Here are a couple of other things you should know about object attributes:
In addition to var, public and readable, fields can be
declared writable. This makes then settable but not
readable.
It is also possible to override writing to a field by defining a
method which takes one argument and has the same name as the
field with _set appended. E.g. for field head, it would
be named head_set.
So far, it looks like I'm implying that the _get and _set
methods are being called by a field access. It's actually
backwards. All class fields are private and declaring a field
public (or readable or writeable) causes the compiler
to generate trivial getters and setters.
You may write a getter or setter for a non-existent variable. That is, the public interface does not need to correspond to the internal structure of the class.
(Attribution: I stole the idea of infinite streams from Mark Jason Dominus's book Higher Order Perl who stole it from somewhere in Lisp Land.)
The examples in this document aren't particularly good at highlighting all the interesting corners of Deck's object system, so I'm taking a few paragraphs to drop knowledge on you.
In Deck, everything is an object. This includes classes, which are
all instances of the class Class. This includes Class itself
which is its own class. Classes can be passed around and queried but
all classes have the same interface. This means that there's no such
thing as a class (aka "static") method or field. Instead, you should
use packages. (See the reference manual for a long, tedious
description of those.)
Instance variables in classes are only visible to the methods defined
in that class, not in any subclass. Their scope is the equivalent
of private in C++. This doesn't work:
class Inner {
public foo
method _init {x} {
foo = x
}
}
class Outer Inner {
method bar {m} {
puts m foo # ERROR: foo not visible
}
}
But this will work:
class Outer Inner {
method bar {m} {
puts m self.foo
}
}
This is because self.foo invokes the getter method defined by
public. (self is a reference to the current object.)

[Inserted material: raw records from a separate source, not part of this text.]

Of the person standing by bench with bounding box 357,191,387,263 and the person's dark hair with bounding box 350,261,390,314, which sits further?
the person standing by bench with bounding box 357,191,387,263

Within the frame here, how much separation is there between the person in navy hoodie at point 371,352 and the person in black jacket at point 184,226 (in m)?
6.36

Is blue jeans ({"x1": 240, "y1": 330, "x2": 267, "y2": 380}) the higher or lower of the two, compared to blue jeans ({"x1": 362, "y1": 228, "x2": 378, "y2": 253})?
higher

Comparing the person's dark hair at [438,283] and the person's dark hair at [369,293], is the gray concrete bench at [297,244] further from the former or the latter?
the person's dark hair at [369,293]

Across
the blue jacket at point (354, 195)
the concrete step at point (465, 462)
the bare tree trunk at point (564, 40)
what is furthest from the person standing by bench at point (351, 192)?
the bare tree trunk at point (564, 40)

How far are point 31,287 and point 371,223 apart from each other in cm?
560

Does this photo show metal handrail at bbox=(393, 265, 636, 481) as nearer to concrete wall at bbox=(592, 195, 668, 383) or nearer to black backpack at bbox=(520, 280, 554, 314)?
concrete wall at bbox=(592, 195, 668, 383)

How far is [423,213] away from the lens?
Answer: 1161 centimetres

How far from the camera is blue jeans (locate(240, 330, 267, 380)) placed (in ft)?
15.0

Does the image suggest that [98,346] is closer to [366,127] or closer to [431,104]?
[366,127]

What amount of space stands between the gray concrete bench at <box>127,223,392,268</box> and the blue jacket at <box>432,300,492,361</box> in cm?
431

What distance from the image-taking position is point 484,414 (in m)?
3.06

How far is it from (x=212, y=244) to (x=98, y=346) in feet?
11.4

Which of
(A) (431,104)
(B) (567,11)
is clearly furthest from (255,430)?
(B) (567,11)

(Note that there's a bug in the current implementation of Deck that prevents you from defining an instance variable with the same name as an instance variable in a parent class even though they are unambiguous.)
Methods are normally invoked using the -> operator:
var x = [new Outer]
x->bar "Value: "
(-> is syntactically magical just like . and =>.)
The semantics of -> are interesting by themselves. The result
of x->bar is a callable object called a MethodCall. This
encapsulates the result of the method search for bar in x. When
called like a procedure, it calls the method found (usually bar)
with self set to x and with whatever arguments it was given.
The MethodCall can thus be stored or passed around:
var barMethodCall = [Outer->new]->bar
...
barMethodCall "Value: "
If the method lookup fails (i.e. there is no method with that name in
the object's class heirarchy), the lookup calls the special method
doesNotUnderstand instead. Default behaviour for
doesNotUnderstand is to exit with a backtrace but individual
classes may override this behaviour.
If the left side of a -> or . is the word super, it is
used as an alias for self but the method search starts in the
superclass instead of the base class. This lets you override a
method but call its base implementation:
class MoreOuter Outer {
method bar {m} {
super->bar m
puts "MoreOuter!"
}
}
Methods whose names begin with an underscore (_) are considered
private to the class heirarchy (what C++ calls "protected"). It is an
error to use a name starting with an underscore in a ->
expression unless the left-hand-side is either self or super:
self->_privateThingy 42 # Correct
super._kindOfPrivate = "maybe" # Also correct
foo->_reallyPrivate "yes" # Error!
As you can see, this works on attributes too, so you can give instance variables a "protected" scope.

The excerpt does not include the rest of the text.